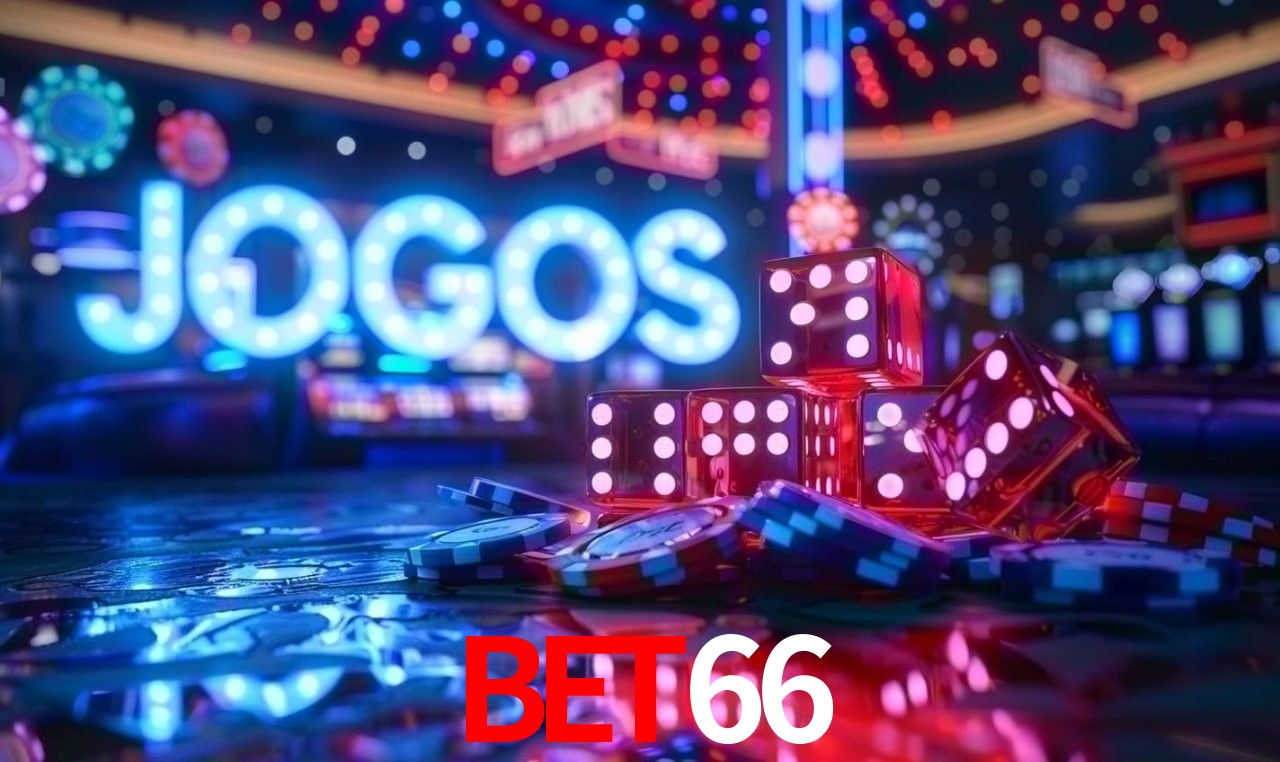 Estatísticas Crash Games bet66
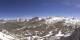 Val d'Isère 14.06.2025 12:29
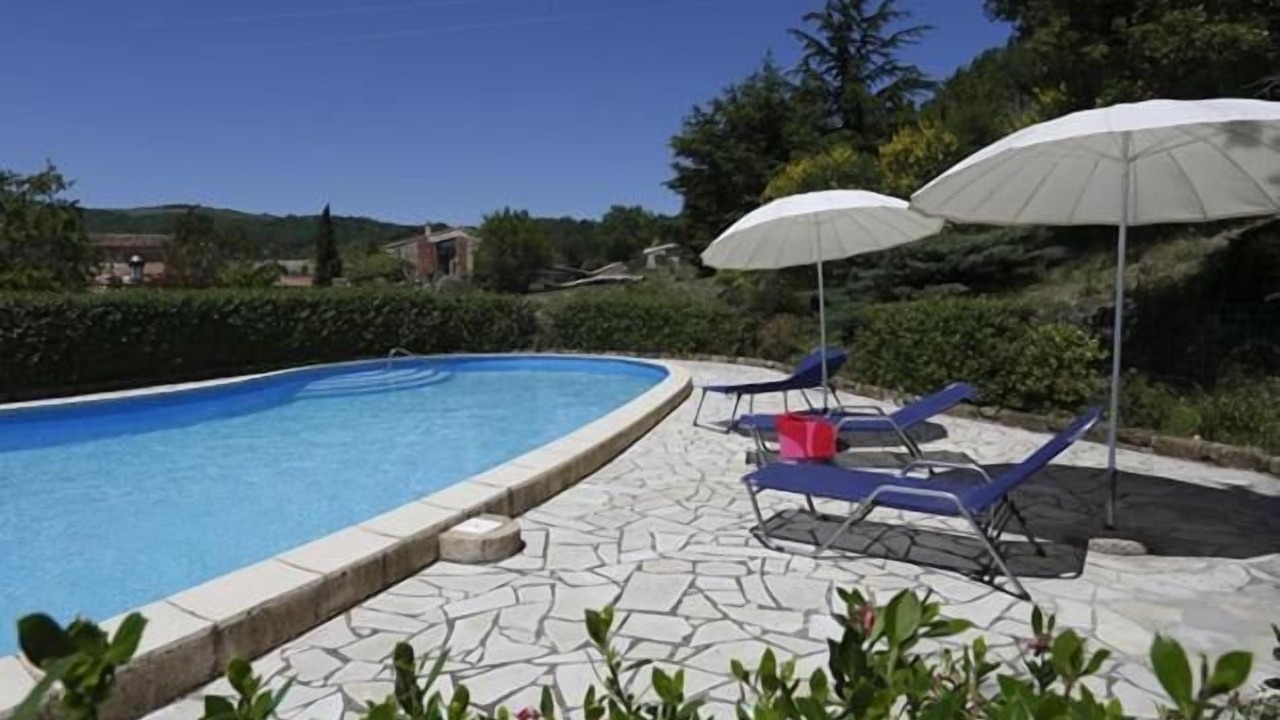 Photo of Outdoor in Octon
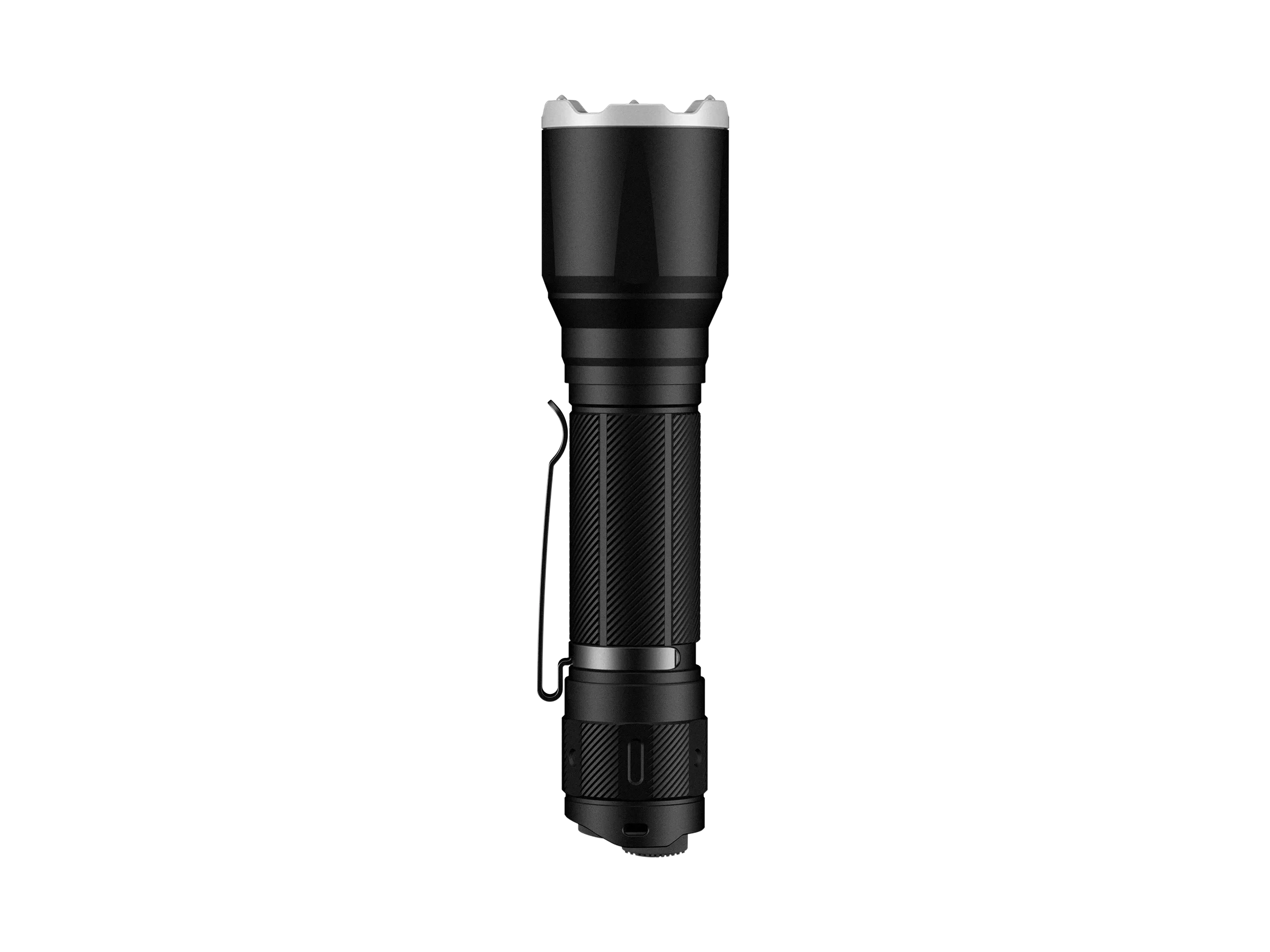 Fenix TK17 Tactical Flashlight 
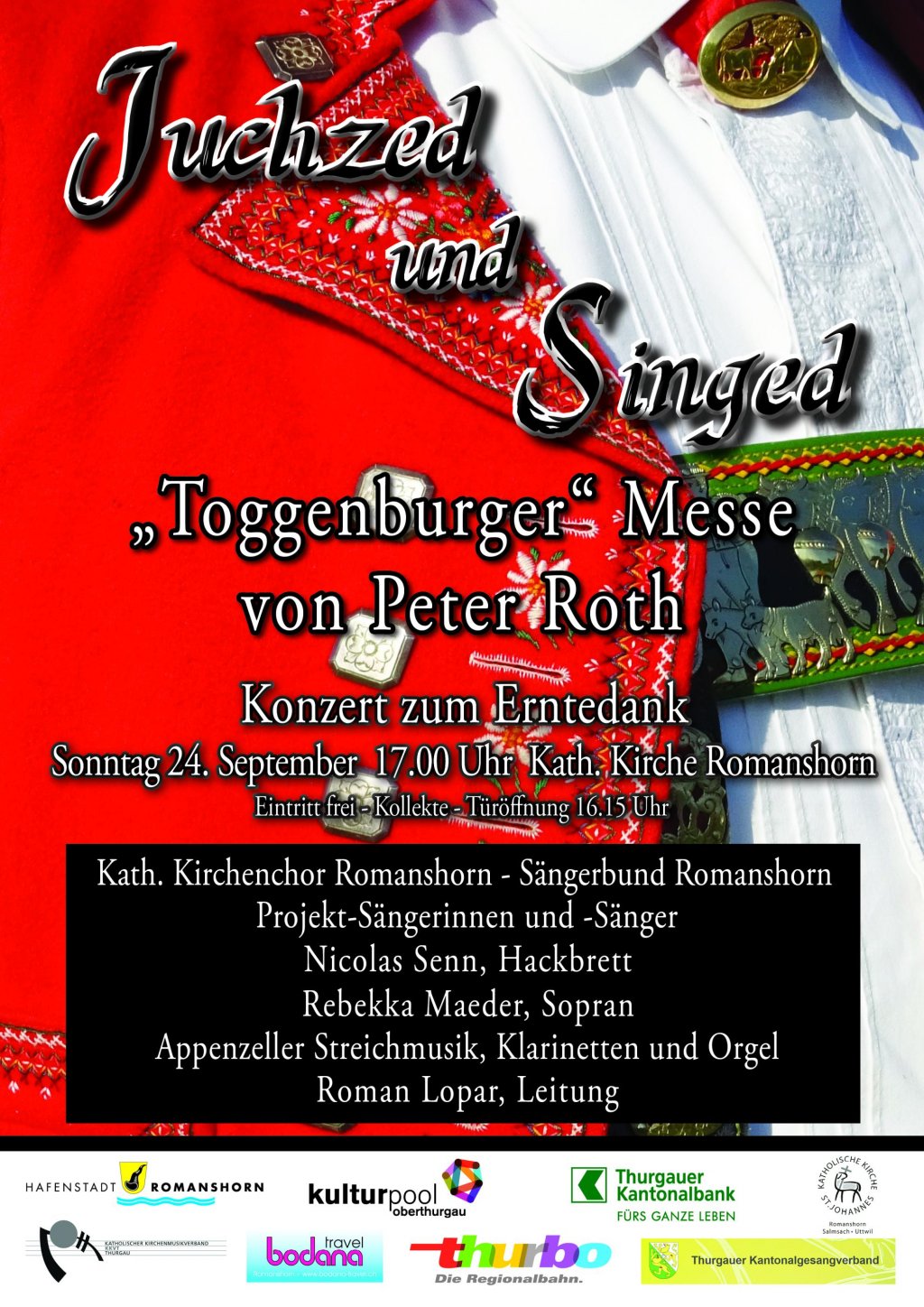 image-8335394-Konzert_Juchzed_und_Singed.w640.jpg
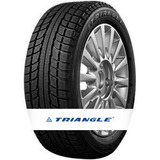 Triangle TR777 Snow Lion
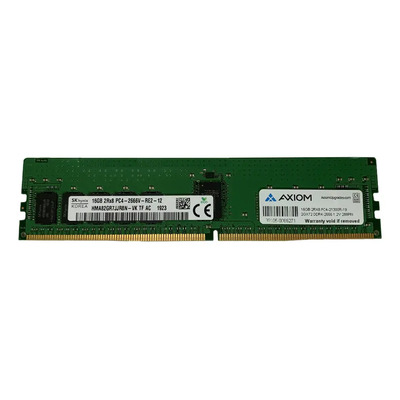 Sk Hynix Ddr4 | Mercado Livre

Brief
Turn the records above into a numbered list with no blank lines. Include only the text of each one and leave the pictures out.

Answer below
1.  Estatísticas Crash Games bet66
2.  Val d'Isère 14.06.2025 12:29
3.  Photo of Outdoor in Octon
4.  Fenix TK17 Tactical Flashlight 
5.  image-8335394-Konzert_Juchzed_und_Singed.w640.jpg
6.  Triangle TR777 Snow Lion
7.  Sk Hynix Ddr4 | Mercado Livre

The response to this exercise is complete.